[Spatial relation data]

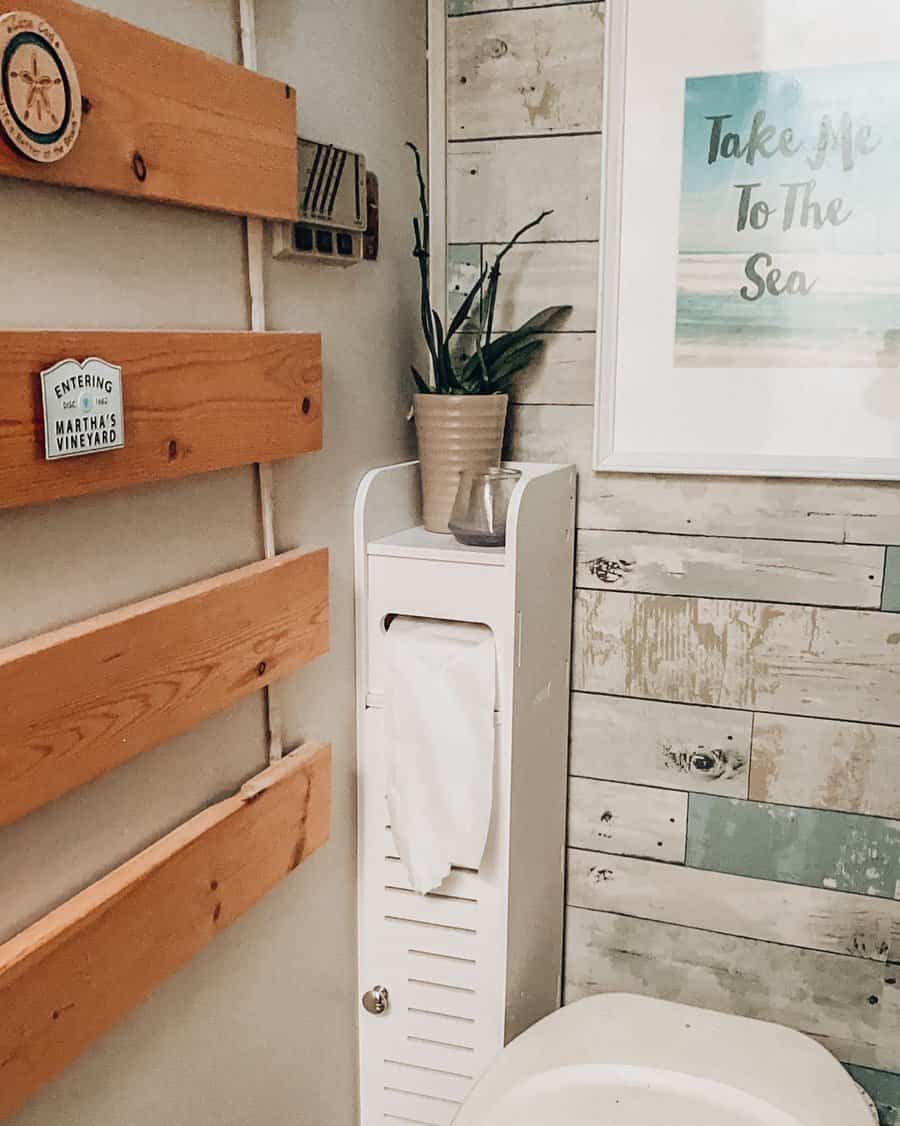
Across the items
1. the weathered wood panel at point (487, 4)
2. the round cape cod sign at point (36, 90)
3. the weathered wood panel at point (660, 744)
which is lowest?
the weathered wood panel at point (660, 744)

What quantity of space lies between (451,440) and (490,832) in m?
0.49

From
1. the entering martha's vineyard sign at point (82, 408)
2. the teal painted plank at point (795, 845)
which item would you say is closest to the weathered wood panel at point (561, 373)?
the teal painted plank at point (795, 845)

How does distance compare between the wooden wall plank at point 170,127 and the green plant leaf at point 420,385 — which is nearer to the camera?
the wooden wall plank at point 170,127

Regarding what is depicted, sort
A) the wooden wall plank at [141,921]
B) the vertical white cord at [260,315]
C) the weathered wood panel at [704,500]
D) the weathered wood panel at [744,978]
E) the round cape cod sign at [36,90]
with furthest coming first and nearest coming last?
the weathered wood panel at [744,978] < the weathered wood panel at [704,500] < the vertical white cord at [260,315] < the wooden wall plank at [141,921] < the round cape cod sign at [36,90]

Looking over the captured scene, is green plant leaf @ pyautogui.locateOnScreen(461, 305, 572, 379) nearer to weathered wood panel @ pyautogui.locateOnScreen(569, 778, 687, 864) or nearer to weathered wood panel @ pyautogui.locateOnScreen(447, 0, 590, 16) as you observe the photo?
weathered wood panel @ pyautogui.locateOnScreen(447, 0, 590, 16)

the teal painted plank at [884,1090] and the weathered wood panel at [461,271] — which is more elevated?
the weathered wood panel at [461,271]

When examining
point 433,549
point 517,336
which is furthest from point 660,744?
point 517,336

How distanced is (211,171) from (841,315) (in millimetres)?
798

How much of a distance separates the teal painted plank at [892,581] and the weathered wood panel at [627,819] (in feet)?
1.27

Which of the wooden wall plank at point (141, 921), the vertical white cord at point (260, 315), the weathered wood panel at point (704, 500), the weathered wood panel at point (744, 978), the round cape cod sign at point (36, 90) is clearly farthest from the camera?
the weathered wood panel at point (744, 978)

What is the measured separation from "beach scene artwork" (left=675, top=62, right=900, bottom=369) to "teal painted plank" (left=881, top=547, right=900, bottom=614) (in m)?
0.25

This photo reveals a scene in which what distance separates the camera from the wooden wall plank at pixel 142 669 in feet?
2.59

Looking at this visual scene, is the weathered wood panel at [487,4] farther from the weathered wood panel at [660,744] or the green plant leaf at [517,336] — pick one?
the weathered wood panel at [660,744]

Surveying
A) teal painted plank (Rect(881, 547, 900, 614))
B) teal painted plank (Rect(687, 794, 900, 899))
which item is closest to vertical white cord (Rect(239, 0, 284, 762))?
teal painted plank (Rect(687, 794, 900, 899))
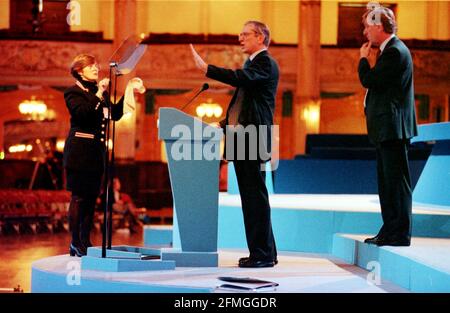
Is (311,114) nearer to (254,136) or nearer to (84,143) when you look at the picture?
(84,143)

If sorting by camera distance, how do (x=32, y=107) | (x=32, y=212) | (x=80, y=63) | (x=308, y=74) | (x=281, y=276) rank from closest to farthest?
(x=281, y=276) → (x=80, y=63) → (x=32, y=212) → (x=308, y=74) → (x=32, y=107)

Problem
Copy every line from the one containing "If sorting by" down to the end of the listing, raising each coordinate on the answer line by 65.

Reply
If sorting by camera distance, how do (x=32, y=107) | (x=32, y=212) | (x=80, y=63) | (x=308, y=74) | (x=281, y=276) rank from closest to farthest?
(x=346, y=341) → (x=145, y=128) → (x=97, y=277) → (x=373, y=139) → (x=97, y=172)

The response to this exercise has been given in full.